This is not to say that active avoidance of thinking about things will provide all the answers. We still need to set the brain the task of resolving our problems. And actively working through and digging deeper into the issues we are presenting on the page is never wasted effort.

However, we have all had moments where an idea or solution to a problem comes when we are not focused on it, while doing the dishes, standing in the shower, or taking a walk. Many of us find that focusing on other types of creativity, molding clay, bending wire, or designing and sewing a costume, are also great ways to spark the brain into a different way of thinking about the snarls of our written work.

I recently read an article on creativity and the creative process that posits that forgetting can be beneficial for creativity. That “forgetting” can improve “combinatory play.” The idea is that hard-wired concepts that lose their connectedness make way for us to make creative leaps in our thinking. The author (Scott A. Small, M.D.)  uses the term cognitive alchemy, which I must admit was a term I hadn’t come across before. It’s certainly in the world, but it hit me in a surprising way. Of course, I thought. What else is creativity but brain-driven chemistry based on the mixing of thoughts, ideas and techniques to create recombinant forms of art? But what of the reader? In chemistry, isn’t there typically a reactant and a reaction?

 In creative writing, we use words to create pictures, to share experiences, to shift cliché into new story and world specific descriptions that elevate world-building and emotional expression and provide pathways into the hearts of our characters that allow readers access into both another’s story and often their own. It’s “a magical power or process of transmuting a common substance, usually of little value, into a substance of great value,” which is a definition of alchemy.
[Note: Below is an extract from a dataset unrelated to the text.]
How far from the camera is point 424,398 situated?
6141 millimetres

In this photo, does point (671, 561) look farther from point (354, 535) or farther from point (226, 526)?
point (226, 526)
Storytelling is a form of sorcery. Writers conjure, using chemistry to recombine thoughts and ideas with measures of mythology, spoonfuls of philosophy, and handfuls of history, stirring the ingredients together with oodles of emotion and a volume of voice. The final product is offered up to readers, who open their brains to ingest this glorious conglomerate, and are able to step into and experience an entirely new world, and are changed by the encounter.

That’s what I call cognitive alchemy!